*Supplied passage*.
=== Begin Enclosure ===
Unsloth is a lightweight library for faster LLM fine-tuning which is fully compatible with the Hugging Face ecosystem (Hub, transformers, PEFT, TRL).
Before diving into Unsloth, it may be helpful to read our QLoRA blog post, or be familiar with LLM fine-tuning using the Huggingface PEFT library.
In this tutorial, we train a new model with unsloth/llama-3-8b-bnb-4bit
.
The test environment is Ubuntu 24.04 with NVIDIA A10G GPU.
First, make sure you've installed the NVIDIA driver and CUDA Toolkit according to the Prepare the CUDA environment in AWS G5 instances undert Ubuntu 24.04 article.
We strongly recommended to use conda to manage your Python environment. It's the easiest way to avoid wasting time on dependency conflicts.
wget -c https://repo.anaconda.com/miniconda/Miniconda3-latest-Linux-x86_64.sh
bash Miniconda3-latest-Linux-x86_64.sh
source ~/.bashrc
conda create --name unsloth_env \
python=3.10 \
pytorch-cuda=<11.8/12.1> \
pytorch cudatoolkit xformers -c pytorch -c nvidia -c xformers \
-y
conda activate unsloth_env
pip install "unsloth[colab-new] @ git+https://github.com/unslothai/unsloth.git"
pip install --no-deps "trl<0.9.0" peft accelerate bitsandbytes
We use "yahma/alpaca-cleaned" as the dataset. You can replace it with your own dataset.
The framework will download the dataset automatically when you specified it. So you don't have to download manually. Make sure your dateset namespace is correct.
Save the following code to train.py
:
import torch
from trl import SFTTrainer
from transformers import TrainingArguments
from datasets import load_dataset
from unsloth import FastLanguageModel
max_seq_length = 2048 # Supports RoPE Scaling interally, so choose any!
# Load Llama model
model, tokenizer = FastLanguageModel.from_pretrained(
model_name = "unsloth/llama-3-8b-bnb-4bit", # modify to your prefered model
max_seq_length = max_seq_length,
dtype = None,
load_in_4bit = True,
)
# Do model patching and add fast LoRA weights
model = FastLanguageModel.get_peft_model(
model,
r = 16,
target_modules = ["q_proj", "k_proj", "v_proj", "o_proj",
"gate_proj", "up_proj", "down_proj",],
lora_alpha = 16,
lora_dropout = 0, # Supports any, but = 0 is optimized
bias = "none", # Supports any, but = "none" is optimized
use_gradient_checkpointing = True,
random_state = 3407,
max_seq_length = max_seq_length,
)
# Get dataset
alpaca_prompt = """Below is an instruction that describes a task, paired with an input that provides further context. Write a response that appropriately completes the request.
### Instruction:
{}
### Input:
{}
### Response:
{}"""
=== End Enclosure ===
*Information supplied*.
=== Begin Enclosure ===
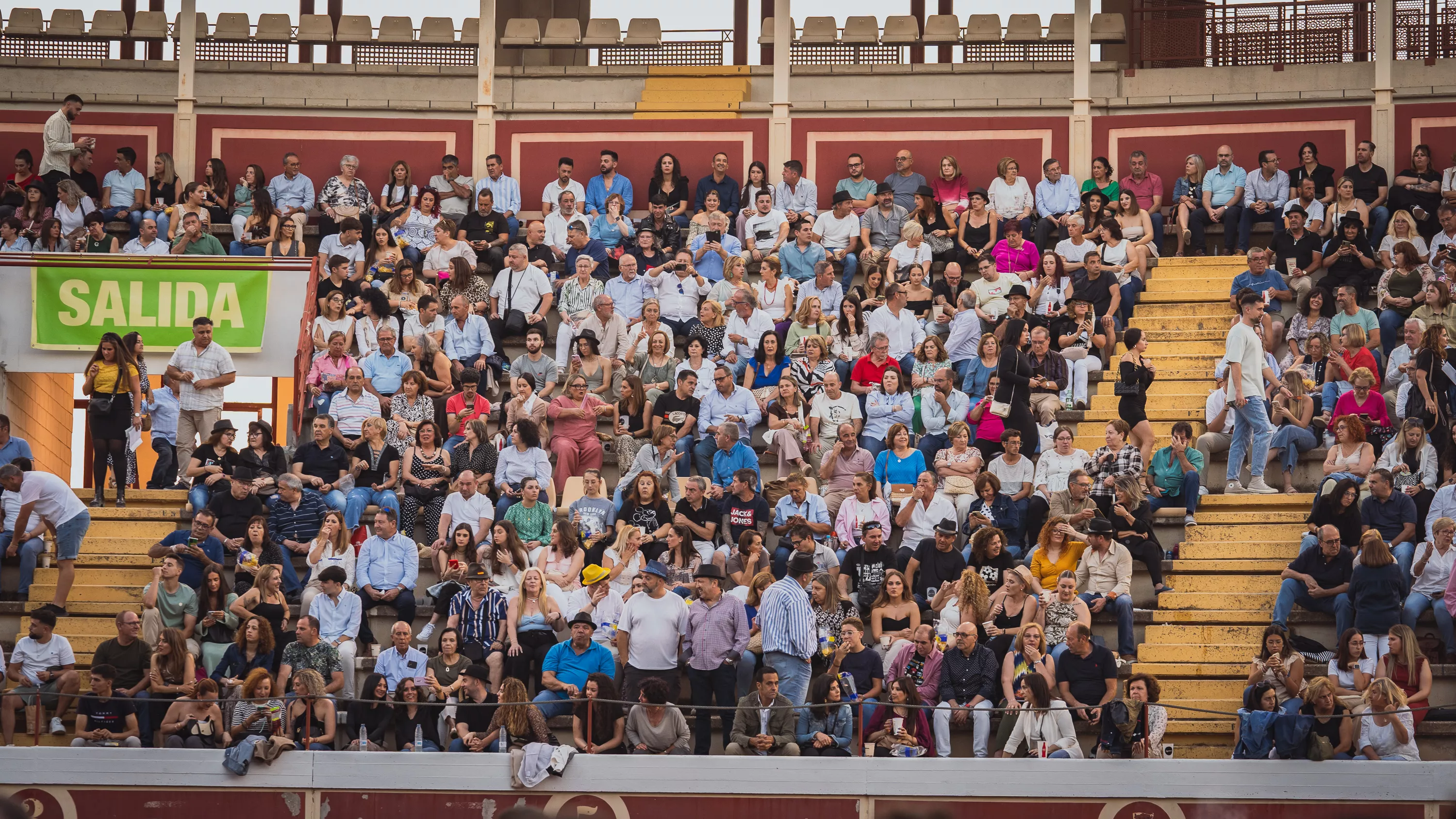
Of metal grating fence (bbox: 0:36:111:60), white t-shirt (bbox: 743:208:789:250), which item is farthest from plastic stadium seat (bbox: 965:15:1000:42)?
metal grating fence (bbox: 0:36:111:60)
=== End Enclosure ===
=== Begin Enclosure ===
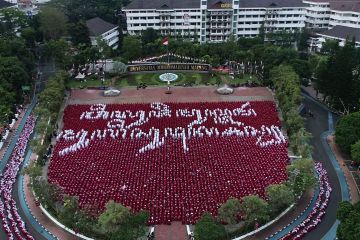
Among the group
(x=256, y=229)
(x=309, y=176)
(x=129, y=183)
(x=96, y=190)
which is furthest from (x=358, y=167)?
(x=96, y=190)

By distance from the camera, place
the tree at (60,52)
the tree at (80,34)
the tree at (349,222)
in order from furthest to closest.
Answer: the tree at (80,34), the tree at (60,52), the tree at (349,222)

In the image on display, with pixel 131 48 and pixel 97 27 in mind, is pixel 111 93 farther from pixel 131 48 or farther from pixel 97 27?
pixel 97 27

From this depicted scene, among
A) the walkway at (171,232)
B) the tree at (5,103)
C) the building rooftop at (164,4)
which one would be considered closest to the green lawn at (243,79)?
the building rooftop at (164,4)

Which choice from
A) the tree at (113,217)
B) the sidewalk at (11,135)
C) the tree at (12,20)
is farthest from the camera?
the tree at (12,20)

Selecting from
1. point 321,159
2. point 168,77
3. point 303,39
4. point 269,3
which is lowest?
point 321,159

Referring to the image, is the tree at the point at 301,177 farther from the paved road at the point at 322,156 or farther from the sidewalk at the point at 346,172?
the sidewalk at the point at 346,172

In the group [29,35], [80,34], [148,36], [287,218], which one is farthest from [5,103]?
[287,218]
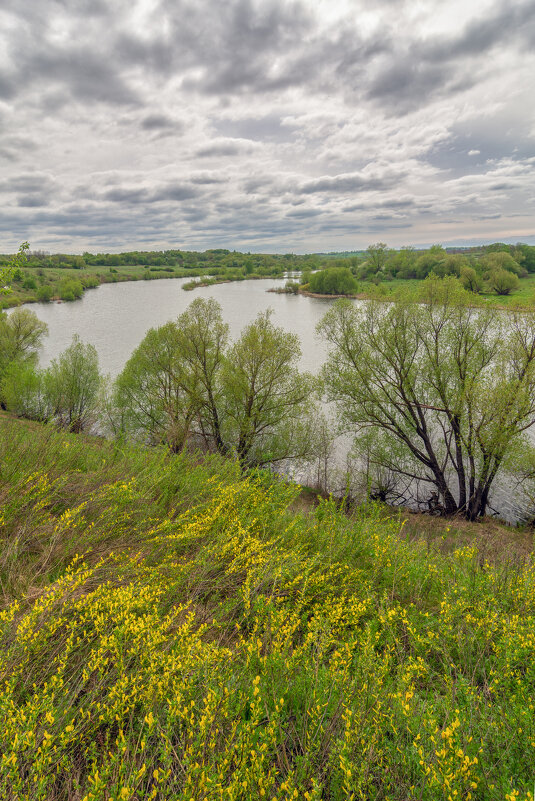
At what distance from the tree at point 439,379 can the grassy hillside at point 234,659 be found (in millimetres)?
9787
=== End Enclosure ===
Answer these questions using the Unsloth tutorial above.
1. What GPU does the test environment use?
2. Which dataset does the tutorial use for training?
3. What value does the training code assign to max_seq_length?

1. An NVIDIA A10G GPU.
2. "yahma/alpaca-cleaned".
3. 2048.